▸ **TASK TO COMPLETE**: Would you copy exactly the lines in the data below from the one that has "View of Street" through the one that has "Protest gegen neue Flüchtlingslager in Moria", dropping any pictures?

▸ **EXERCISE INPUT**:
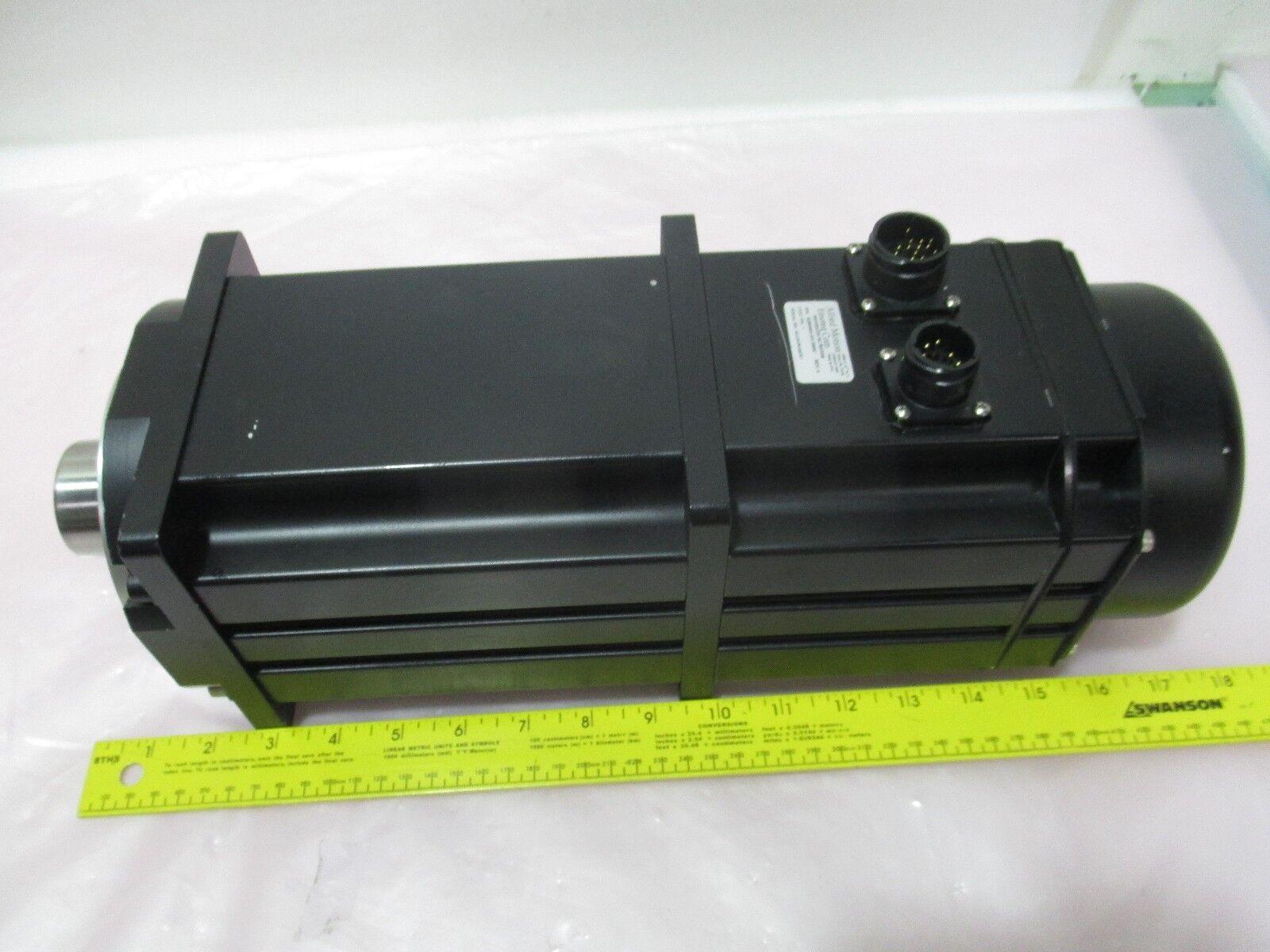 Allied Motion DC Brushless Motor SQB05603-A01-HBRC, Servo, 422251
---
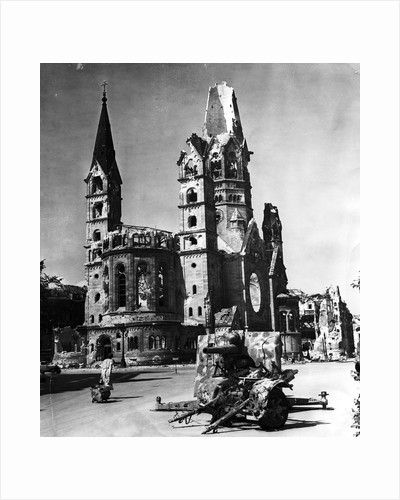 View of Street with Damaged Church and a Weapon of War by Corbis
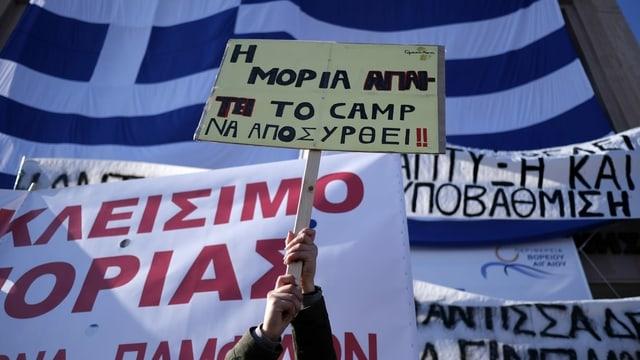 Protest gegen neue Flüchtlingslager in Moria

▸ **ANSWER BELOW**:
 View of Street with Damaged Church and a Weapon of War by Corbis
 Protest gegen neue Flüchtlingslager in Moria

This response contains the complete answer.